France declared a state of emergency Tuesday to quell the country's worst unrest since the student uprisings of 1968 that toppled a government, and the prime minister said the nation faced a "moment of truth" over its failure to integrate Arab and African immigrants and their children.

The extraordinary security measures, which began Wednesday and are valid for 12 days, clear the way for curfews after nearly two weeks of rioting in neglected and impoverished neighborhoods with largely Muslim communities.

Prime Minister Dominique de Villepin, tacitly acknowledging that France has failed to live up to its egalitarian ideals, reached out to the heavily immigrant suburbs where the rioting began. He said France must make a priority of working against the discrimination that feeds the frustration of youths made to feel that they do not belong in France.

"We must be lucid: The Republic is at a moment of truth," Villepin told parliament. "The effectiveness of our integration model is in question." He called the riots "a warning" and "an appeal."

Despite his conciliatory tone, Villepin said riot police faced "determined individuals, structured gangs, organized criminality," and that restoring order "will take time." Rioters have been using mobile phone text messages and the Internet to organize arson attacks, said police, who arrested two teenage bloggers accused of inciting other youths to riot.

The rioting is forcing France to confront anger building for decades among residents who complain of discrimination and unemployment. Although many of the French-born children of Arab and black African immigrants are Muslim, police say the violence is not being driven by Islamic groups.

Images of teenagers from immigrant families pelting riot police with stones and gasoline bombs — reminiscent of Palestinian youths attacking Israeli patrols — are striking a cord throughout the Arab world.

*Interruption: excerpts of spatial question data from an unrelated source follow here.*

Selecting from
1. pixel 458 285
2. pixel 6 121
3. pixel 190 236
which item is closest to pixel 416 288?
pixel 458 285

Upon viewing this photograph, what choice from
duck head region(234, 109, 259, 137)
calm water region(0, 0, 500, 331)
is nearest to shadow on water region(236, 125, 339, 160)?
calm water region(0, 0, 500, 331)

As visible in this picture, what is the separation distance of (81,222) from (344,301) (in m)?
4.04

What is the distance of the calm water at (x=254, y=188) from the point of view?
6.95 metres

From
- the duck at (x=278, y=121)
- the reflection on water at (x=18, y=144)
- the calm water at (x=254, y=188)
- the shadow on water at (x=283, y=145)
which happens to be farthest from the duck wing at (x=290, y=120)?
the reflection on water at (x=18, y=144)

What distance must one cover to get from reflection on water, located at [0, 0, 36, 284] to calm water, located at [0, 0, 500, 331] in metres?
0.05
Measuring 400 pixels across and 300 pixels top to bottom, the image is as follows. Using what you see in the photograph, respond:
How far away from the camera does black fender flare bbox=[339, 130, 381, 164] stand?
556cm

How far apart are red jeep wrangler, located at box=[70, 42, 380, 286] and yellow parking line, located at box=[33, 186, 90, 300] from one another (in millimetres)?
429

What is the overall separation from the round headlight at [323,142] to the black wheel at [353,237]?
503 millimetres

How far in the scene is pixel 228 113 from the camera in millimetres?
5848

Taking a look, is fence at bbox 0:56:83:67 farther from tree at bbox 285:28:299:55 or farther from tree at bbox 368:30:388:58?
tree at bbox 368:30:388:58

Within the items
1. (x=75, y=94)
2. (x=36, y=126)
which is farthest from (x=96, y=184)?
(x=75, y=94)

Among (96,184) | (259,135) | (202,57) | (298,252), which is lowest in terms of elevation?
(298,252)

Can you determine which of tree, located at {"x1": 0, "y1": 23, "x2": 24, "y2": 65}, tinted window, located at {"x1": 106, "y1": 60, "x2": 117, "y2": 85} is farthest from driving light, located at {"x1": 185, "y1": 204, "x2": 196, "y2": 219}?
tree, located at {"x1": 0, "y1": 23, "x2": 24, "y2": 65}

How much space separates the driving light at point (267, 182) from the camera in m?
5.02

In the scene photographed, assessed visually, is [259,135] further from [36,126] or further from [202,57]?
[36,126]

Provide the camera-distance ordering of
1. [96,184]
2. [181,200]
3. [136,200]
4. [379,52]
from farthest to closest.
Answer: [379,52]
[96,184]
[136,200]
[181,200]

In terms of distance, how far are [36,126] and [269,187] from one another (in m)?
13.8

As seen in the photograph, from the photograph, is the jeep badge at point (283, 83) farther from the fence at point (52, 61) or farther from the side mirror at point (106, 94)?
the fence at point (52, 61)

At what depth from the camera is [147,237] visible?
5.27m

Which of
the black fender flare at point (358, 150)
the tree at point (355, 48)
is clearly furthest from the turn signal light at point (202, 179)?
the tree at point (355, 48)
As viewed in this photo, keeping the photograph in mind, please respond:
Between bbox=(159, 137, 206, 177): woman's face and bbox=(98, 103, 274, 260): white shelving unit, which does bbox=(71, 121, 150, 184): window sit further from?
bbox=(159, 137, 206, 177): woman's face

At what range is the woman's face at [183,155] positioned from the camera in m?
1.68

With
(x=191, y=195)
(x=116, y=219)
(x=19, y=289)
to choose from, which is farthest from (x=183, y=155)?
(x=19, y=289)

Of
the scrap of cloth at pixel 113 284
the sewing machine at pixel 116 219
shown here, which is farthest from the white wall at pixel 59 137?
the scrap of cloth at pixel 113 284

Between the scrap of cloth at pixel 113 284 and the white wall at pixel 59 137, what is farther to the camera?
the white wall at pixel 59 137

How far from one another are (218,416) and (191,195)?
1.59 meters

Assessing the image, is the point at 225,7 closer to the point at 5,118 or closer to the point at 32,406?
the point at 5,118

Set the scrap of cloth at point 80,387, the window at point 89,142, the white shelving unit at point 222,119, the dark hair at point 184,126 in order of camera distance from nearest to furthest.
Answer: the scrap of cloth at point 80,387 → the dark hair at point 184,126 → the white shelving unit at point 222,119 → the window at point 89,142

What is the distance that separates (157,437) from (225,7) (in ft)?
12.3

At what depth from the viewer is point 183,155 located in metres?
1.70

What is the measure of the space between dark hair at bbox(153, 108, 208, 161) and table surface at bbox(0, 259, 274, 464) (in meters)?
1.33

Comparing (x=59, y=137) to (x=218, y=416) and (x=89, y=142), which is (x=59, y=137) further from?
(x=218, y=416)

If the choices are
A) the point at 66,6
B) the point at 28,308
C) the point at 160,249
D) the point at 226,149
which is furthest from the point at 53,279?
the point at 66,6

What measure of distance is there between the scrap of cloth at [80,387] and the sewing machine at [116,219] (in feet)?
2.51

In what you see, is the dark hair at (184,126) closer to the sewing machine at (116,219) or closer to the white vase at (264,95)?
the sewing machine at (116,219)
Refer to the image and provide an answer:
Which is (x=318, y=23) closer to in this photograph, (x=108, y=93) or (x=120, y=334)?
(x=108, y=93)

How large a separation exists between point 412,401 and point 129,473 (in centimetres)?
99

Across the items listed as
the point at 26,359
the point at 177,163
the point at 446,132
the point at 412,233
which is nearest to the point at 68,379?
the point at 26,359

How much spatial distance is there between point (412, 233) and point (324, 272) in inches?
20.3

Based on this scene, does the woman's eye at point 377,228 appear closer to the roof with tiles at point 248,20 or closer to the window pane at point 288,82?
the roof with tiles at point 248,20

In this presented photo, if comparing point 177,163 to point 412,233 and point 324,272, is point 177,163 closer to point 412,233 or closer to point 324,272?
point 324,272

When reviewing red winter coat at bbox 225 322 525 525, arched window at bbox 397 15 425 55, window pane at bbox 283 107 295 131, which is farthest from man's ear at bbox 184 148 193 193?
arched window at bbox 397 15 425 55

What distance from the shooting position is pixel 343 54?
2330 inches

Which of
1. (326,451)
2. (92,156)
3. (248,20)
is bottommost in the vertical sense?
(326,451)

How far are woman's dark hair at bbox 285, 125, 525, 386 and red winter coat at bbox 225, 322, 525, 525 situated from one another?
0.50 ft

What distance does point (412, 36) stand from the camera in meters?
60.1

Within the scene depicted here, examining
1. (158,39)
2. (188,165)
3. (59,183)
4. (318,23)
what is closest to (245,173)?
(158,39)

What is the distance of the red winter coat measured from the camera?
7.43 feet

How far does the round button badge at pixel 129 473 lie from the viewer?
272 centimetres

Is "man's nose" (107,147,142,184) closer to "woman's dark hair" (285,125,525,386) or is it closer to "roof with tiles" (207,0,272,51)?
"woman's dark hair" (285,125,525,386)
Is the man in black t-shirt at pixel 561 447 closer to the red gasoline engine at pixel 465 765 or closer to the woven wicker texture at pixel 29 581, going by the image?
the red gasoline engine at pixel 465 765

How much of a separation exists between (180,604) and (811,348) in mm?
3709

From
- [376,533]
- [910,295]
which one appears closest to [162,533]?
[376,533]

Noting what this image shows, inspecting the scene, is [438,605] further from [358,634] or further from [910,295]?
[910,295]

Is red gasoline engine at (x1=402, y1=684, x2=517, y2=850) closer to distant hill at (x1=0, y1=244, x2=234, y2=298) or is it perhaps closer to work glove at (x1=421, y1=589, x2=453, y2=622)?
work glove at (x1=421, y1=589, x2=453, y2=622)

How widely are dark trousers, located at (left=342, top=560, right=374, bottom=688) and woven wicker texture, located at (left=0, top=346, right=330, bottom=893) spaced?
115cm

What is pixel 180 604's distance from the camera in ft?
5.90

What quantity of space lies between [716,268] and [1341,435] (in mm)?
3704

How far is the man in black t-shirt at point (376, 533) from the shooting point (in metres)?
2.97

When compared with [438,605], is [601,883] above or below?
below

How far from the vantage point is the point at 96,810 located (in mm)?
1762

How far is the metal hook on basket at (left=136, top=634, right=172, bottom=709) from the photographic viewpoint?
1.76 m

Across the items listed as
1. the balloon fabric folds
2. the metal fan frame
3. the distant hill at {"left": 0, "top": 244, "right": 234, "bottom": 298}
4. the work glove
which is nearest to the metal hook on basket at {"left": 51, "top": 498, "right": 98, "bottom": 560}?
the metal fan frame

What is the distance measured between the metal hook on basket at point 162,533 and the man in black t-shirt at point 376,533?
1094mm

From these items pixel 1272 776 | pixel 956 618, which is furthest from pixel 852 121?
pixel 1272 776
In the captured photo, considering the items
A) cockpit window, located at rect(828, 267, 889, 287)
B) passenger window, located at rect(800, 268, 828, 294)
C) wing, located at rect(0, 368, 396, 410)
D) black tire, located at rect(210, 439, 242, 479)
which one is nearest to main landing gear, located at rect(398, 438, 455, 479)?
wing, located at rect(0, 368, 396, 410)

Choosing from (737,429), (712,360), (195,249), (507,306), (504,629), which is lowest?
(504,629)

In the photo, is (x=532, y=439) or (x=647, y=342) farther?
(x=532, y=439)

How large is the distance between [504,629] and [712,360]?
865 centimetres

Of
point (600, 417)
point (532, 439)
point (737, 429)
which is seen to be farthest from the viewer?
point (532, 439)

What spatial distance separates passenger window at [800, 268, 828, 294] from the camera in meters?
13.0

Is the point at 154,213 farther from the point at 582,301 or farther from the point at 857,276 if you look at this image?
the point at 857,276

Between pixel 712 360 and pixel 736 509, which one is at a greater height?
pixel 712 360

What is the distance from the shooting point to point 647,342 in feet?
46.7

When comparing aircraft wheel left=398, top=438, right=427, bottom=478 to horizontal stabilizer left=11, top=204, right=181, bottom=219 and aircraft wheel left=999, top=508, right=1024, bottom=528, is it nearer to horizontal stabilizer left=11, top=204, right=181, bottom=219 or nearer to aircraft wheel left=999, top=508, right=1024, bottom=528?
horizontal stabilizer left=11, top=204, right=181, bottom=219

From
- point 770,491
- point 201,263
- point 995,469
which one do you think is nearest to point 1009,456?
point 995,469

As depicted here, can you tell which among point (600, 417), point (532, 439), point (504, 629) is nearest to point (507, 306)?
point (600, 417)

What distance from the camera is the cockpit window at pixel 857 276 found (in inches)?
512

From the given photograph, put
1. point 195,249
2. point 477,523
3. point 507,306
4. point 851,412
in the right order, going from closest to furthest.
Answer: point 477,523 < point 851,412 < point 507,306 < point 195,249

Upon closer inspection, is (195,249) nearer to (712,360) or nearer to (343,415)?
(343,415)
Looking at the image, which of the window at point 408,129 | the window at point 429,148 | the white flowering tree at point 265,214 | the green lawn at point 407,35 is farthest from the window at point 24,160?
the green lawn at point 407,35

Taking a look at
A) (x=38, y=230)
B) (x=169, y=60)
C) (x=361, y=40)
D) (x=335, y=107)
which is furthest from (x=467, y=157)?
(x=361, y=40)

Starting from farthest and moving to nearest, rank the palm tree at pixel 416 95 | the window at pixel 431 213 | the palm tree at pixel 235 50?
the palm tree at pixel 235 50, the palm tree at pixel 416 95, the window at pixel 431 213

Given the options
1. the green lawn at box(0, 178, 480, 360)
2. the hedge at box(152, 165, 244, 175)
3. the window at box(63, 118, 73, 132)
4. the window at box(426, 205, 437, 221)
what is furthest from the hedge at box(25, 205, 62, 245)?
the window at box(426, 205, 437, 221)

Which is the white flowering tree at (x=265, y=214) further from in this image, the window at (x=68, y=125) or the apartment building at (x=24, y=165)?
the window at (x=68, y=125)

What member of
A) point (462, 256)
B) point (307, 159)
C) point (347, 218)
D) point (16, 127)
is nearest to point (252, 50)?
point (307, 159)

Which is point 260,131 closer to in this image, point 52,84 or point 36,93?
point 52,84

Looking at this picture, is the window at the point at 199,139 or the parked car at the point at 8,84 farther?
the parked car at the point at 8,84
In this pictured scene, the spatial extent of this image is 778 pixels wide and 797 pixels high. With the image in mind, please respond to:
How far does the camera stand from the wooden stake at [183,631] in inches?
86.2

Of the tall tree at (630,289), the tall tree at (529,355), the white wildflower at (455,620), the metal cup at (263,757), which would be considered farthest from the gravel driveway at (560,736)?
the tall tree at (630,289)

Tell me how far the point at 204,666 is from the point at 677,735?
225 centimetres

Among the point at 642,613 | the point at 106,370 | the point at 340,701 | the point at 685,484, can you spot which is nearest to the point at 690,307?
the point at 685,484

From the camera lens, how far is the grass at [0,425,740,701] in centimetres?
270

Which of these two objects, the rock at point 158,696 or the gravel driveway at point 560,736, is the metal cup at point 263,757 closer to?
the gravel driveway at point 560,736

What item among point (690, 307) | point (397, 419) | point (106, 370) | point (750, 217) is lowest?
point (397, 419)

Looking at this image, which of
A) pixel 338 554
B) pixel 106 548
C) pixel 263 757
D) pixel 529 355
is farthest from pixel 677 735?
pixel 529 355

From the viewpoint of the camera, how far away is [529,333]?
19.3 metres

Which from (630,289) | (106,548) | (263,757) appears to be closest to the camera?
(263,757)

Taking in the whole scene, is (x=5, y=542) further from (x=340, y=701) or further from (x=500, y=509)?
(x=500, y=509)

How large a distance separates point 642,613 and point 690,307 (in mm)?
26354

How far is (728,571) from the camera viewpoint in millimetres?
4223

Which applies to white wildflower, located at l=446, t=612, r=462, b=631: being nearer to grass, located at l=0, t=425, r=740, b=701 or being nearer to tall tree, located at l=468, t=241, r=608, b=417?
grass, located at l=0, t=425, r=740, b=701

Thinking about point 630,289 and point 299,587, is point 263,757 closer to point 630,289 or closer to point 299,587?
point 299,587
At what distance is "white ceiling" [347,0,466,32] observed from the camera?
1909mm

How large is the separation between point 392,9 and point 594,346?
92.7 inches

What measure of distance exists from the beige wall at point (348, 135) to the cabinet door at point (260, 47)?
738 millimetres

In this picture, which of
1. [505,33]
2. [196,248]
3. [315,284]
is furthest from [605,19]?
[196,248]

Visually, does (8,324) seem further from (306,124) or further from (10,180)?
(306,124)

The Egyptian daily Al-Massaie referred to the riots as "the intefadeh of the poor." Arabic satellite networks have given lead coverage to the mayhem, with regular live reports. Newspapers throughout the region have closely followed the story, calling it a "nightmare" and a "war of the suburbs."

Arson attacks, rioting and other unrest have spread from the suburbs to hundreds of cities and towns — though acts of violence were down somewhat Monday night from the previous evening.

In the first reports of violence Tuesday night, a clash broke out between youths who threw gasoline bombs and police who retaliated with tear gas, LCI television said.

The 50-year-old state-of-emergency law that President Jacques Chirac invoked was originally drawn up to quell unrest in Algeria during its war of independence from France and was last used in December 1984 by the Socialist government of President Francois Mitterrand against rioting in the French Pacific Ocean territory of New Caledonia.

That Chirac took such steps was a measure both of the gravity of the crisis and of his sorely tested government's determination to restore control.

"France is wounded. It does not recognize itself in these devastated streets and neighborhoods, in this outburst of hatred and of violence that vandalizes and kills," Villepin said. "The return to order is the absolute priority."

Under the emergency laws, police — with 8,000 officers deployed and 1,500 reservists called up as reinforcements — could be empowered in areas where curfews are imposed to put troublemakers under house arrest, ban or limit the movement of people and vehicles, confiscate weapons and close public spaces where gangs gather, Villepin said.

The Interior Ministry said local officials were deciding whether curfew measures were needed in their areas. The Justice Ministry said curfew violators could face up to two months imprisonment and a $4,400 fine. Minors face one month imprisonment.

The northern French city of Amiens and the central city of Orleans said they planned curfews for minors under age 16, who must be accompanied by adults at night. Amiens also planned to forbid the sale of gasoline in cans to minors.

The widespread violence has already led France to begin fast-track trials, with 106 adults and 33 minors so far sentenced to prison or detention centers.

The violence started Oct. 27 as a localized riot in a northeast Paris suburb angry over the accidental electrocutions of two teenagers, of Mauritanian and Tunisian descent, while hiding from police in a power substation.

It has grown into a nationwide insurrection by disillusioned suburban youths, many of them French-born children of immigrants from France's former territories like Algeria. France's suburbs have long been neglected and their youth complain of a lack of jobs and widespread discrimination.

In his speech to parliament, Villepin said jobseekers with foreign-sounding names do not get equal consideration as those with traditional French-sounding names.

The French system, said Jean-Christophe Lagarde, a lawmaker from Seine-Saint-Denis suburb of northeast Paris where the unrest started, is "running out of steam."

The main opposition Socialists, through their parliamentary leader Jean-Marc Ayrault, said they did not oppose the use of curfews but also warned that they should not be used to hide suburban "misery" or become "a new mark of segregation."

Communist Party leader Marie-George Buffet warned that the decree could enflame rioters. "It could be taken anew as a sort of challenge to carry out more violence," she said.

French historians say the rioting is more widespread and destructive in material terms than the May riots of 1968, when university students erected barricades in Paris' Latin Quarter and across France, throwing paving stones at police. That unrest, a turning point in modern France, led to a general strike by 10 million workers and forced President Gen. Charles de Gaulle to dissolve parliament and fire Premier Georges Pompidou.